Hi,
Just a thought…
When diffs are suggested, removals are in red and additions are in green.
What if there was a second opinion dropdown in chat, where you could select a second model and it would make an additional prompt to that behind the scenes?
You might see the diff suggestions from two different models (say Claude and O1) using different colour schemes on your source file.
If they agree on edits, that’s useful feedback that the approach is valid. If they disagree, you can just stick to the model which is heading in the better direction.
I know that would double up token quota use, but it might be a useful tool occasionally when you want to double check something important.
That’s a good idea, in theory, to increase accuracy.
Practically speaking though, part of the problem is that it’s unclear whether the models agree on the edits from just observing the output. i.e. determining “if they agree on the edits” is not trivial.
Two models may both suggest viable approaches to the same problem. You might be able to judge one solution as better than the other (or even equivalent functionally) via introducing a third model (LLM as judge), but even that gets increasingly complex when you consider the edits within the broader application.
i.e. a solution may look more elegant from looking at the outputs in isolation, but within the context of your app the more complex solution may be the correct one.
Sorry, I wasn’t exactly clear. What I mean is that getting two suggestions from different AIs is great when you can easily evaluate both solutions and know in advance what the best solution is.
However, both AIs might offer novel solutions to the same problem. Except in basic cases, it is hard to know which solution is better or if the solutions are equivalent.

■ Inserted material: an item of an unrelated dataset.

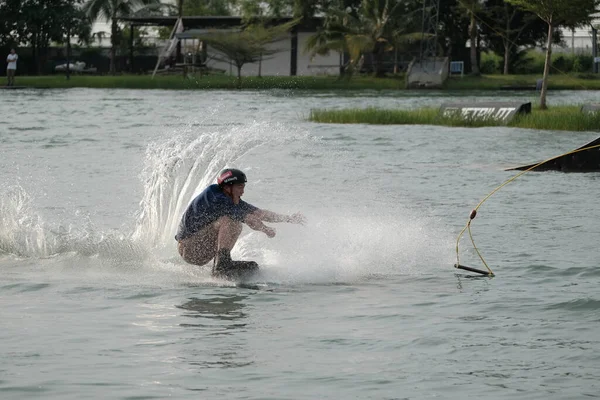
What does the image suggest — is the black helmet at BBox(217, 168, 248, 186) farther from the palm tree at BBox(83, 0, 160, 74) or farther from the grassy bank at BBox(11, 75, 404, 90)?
the palm tree at BBox(83, 0, 160, 74)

For example, you might ask the AI for code that tries to manage the active state of a menu. Each AI might pose solutions which are functionally identical but look quite different from a code perspective.
It is very hard to evaluate this programmatically or using a third LLM (“LLM as judge”), except in simple cases.
Said differently: in simple cases, having two LLMs propose solutions for you can work. But in simple cases, this is not particularly useful.
It is more useful in complex cases. However, in complex cases, it is much harder to evaluate which of the LLMs’ solutions is functionally superior—or if the solutions are equivalent.